§ Task: Set down each record exactly as written.

A block of data

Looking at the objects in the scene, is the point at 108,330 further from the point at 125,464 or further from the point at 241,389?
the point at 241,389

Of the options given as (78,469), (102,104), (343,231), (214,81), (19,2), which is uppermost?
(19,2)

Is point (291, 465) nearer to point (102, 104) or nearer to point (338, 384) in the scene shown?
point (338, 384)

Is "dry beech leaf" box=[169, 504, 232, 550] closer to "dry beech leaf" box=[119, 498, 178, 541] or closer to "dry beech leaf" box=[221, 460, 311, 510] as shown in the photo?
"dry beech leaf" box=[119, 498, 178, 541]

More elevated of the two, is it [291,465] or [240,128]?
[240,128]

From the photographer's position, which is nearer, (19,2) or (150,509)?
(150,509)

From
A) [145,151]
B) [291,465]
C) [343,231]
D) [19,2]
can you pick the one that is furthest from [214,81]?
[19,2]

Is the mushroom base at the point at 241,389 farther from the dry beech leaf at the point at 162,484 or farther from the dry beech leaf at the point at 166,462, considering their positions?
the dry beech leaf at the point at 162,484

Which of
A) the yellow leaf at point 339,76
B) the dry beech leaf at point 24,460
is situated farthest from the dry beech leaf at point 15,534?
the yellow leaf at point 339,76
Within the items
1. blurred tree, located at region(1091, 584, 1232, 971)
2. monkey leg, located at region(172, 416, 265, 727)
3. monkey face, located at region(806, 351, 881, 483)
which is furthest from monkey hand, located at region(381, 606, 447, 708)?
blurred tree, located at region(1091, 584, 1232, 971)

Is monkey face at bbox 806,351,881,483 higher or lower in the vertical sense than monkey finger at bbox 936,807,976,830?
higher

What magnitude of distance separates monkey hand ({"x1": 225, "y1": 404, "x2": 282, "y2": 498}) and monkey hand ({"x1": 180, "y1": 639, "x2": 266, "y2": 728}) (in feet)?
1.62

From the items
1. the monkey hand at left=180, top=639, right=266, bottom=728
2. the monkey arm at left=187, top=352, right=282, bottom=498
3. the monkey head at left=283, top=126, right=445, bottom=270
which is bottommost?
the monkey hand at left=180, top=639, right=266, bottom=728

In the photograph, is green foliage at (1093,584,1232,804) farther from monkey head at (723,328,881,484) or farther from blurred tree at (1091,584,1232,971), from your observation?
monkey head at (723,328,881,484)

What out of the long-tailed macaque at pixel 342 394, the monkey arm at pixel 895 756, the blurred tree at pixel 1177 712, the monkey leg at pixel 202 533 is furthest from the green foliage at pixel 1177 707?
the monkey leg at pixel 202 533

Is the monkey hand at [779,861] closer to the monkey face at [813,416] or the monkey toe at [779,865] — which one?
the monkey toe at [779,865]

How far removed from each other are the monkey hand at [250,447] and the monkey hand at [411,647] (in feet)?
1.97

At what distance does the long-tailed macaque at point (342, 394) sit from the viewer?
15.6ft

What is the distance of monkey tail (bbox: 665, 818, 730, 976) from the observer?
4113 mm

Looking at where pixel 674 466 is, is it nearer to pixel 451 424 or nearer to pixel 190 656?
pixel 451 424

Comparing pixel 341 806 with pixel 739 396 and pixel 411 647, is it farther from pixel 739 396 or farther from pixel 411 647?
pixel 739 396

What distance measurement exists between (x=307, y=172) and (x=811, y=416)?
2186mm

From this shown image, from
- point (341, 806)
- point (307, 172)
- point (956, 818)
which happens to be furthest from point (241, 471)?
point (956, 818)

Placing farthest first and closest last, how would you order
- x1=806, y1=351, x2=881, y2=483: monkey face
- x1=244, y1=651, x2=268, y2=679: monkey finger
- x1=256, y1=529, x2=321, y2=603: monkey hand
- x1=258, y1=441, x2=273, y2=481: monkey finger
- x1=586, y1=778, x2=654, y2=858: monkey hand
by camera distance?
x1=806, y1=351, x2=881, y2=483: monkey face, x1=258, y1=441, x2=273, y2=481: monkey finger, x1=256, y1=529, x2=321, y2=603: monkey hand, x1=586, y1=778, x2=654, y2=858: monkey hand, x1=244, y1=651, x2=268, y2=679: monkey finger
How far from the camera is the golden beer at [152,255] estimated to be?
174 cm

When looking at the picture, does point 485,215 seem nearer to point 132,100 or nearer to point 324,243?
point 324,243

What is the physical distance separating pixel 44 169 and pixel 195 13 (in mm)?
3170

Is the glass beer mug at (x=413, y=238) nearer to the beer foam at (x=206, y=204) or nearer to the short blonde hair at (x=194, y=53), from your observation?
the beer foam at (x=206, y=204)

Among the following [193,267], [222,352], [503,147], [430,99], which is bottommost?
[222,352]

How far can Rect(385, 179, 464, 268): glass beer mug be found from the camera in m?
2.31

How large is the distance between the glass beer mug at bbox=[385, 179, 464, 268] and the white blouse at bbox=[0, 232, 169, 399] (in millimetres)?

§ Output of the exercise:
Looking at the objects in the scene, is the point at 108,330 further from the point at 125,464 or further from the point at 241,389?
the point at 241,389

Of the options given as (78,469), (102,104), (343,231), (214,81), (19,2), which is uppermost?
(19,2)

Is point (291, 465) nearer to point (102, 104) or nearer to point (338, 384) in the scene shown?
point (338, 384)

Is "dry beech leaf" box=[169, 504, 232, 550] closer to "dry beech leaf" box=[119, 498, 178, 541] or closer to "dry beech leaf" box=[221, 460, 311, 510] as shown in the photo?
"dry beech leaf" box=[119, 498, 178, 541]

More elevated of the two, is it [291,465] or [240,128]?
[240,128]

From the photographer's position, which is nearer, (19,2) or (150,509)?
(150,509)

From
A) [145,151]
B) [291,465]
C) [343,231]
D) [19,2]
can you pick the one that is furthest from [214,81]?
[19,2]

Is the mushroom base at the point at 241,389 farther from the dry beech leaf at the point at 162,484 or farther from the dry beech leaf at the point at 166,462, considering their positions?
the dry beech leaf at the point at 162,484

Which of
A) the yellow leaf at point 339,76
B) the dry beech leaf at point 24,460
is situated farthest from the dry beech leaf at point 15,534?
the yellow leaf at point 339,76
Within the items
1. blurred tree, located at region(1091, 584, 1232, 971)
2. monkey leg, located at region(172, 416, 265, 727)
3. monkey face, located at region(806, 351, 881, 483)
which is furthest from monkey hand, located at region(381, 606, 447, 708)?
blurred tree, located at region(1091, 584, 1232, 971)

Is monkey face at bbox 806,351,881,483 higher or lower in the vertical sense than monkey finger at bbox 936,807,976,830?
higher

What magnitude of distance separates monkey hand ({"x1": 225, "y1": 404, "x2": 282, "y2": 498}) and monkey hand ({"x1": 180, "y1": 639, "x2": 266, "y2": 728}) (in feet)?
1.62

From the items
1. the monkey hand at left=180, top=639, right=266, bottom=728
2. the monkey arm at left=187, top=352, right=282, bottom=498
3. the monkey head at left=283, top=126, right=445, bottom=270
which is bottommost?
the monkey hand at left=180, top=639, right=266, bottom=728

In the photograph, is green foliage at (1093,584,1232,804) farther from monkey head at (723,328,881,484) or farther from blurred tree at (1091,584,1232,971), from your observation?
monkey head at (723,328,881,484)

What out of the long-tailed macaque at pixel 342 394, the monkey arm at pixel 895 756, the blurred tree at pixel 1177 712, the monkey leg at pixel 202 533 is furthest from the green foliage at pixel 1177 707?
the monkey leg at pixel 202 533

Is the monkey hand at [779,861] closer to the monkey face at [813,416] or the monkey toe at [779,865] — which one?
the monkey toe at [779,865]

How far removed from each other are the monkey hand at [250,447] and the monkey hand at [411,647] (in feet)?
1.97

At what distance does the long-tailed macaque at point (342, 394) sit from the viewer?
15.6ft

What is the distance of monkey tail (bbox: 665, 818, 730, 976) from the observer?
4113 mm

Looking at where pixel 674 466 is, is it nearer to pixel 451 424 or nearer to pixel 190 656?
pixel 451 424

Comparing pixel 341 806 with pixel 739 396 and pixel 411 647, is it farther from pixel 739 396 or farther from pixel 411 647?
pixel 739 396

What distance measurement exists between (x=307, y=172) and (x=811, y=416)?
2186mm

From this shown image, from
- point (341, 806)
- point (307, 172)
- point (956, 818)
which happens to be furthest from point (241, 471)?
point (956, 818)

Placing farthest first and closest last, how would you order
- x1=806, y1=351, x2=881, y2=483: monkey face
- x1=244, y1=651, x2=268, y2=679: monkey finger
- x1=256, y1=529, x2=321, y2=603: monkey hand
- x1=258, y1=441, x2=273, y2=481: monkey finger
- x1=586, y1=778, x2=654, y2=858: monkey hand
by camera distance?
x1=806, y1=351, x2=881, y2=483: monkey face, x1=258, y1=441, x2=273, y2=481: monkey finger, x1=256, y1=529, x2=321, y2=603: monkey hand, x1=586, y1=778, x2=654, y2=858: monkey hand, x1=244, y1=651, x2=268, y2=679: monkey finger
How far from the camera is the golden beer at [152,255] estimated to be?
174 cm

When looking at the picture, does point 485,215 seem nearer to point 132,100 or nearer to point 324,243?
point 324,243

What is the physical distance separating pixel 44 169 and pixel 195 13 (in mm)?
3170

Is the glass beer mug at (x=413, y=238) nearer to the beer foam at (x=206, y=204) or nearer to the short blonde hair at (x=194, y=53), from your observation?
the beer foam at (x=206, y=204)

Among the following [193,267], [222,352], [503,147], [430,99], which is bottommost?
[222,352]

How far can Rect(385, 179, 464, 268): glass beer mug be found from the camera in m?
2.31

How large is the distance between the glass beer mug at bbox=[385, 179, 464, 268] and the white blouse at bbox=[0, 232, 169, 399] (in millimetres)?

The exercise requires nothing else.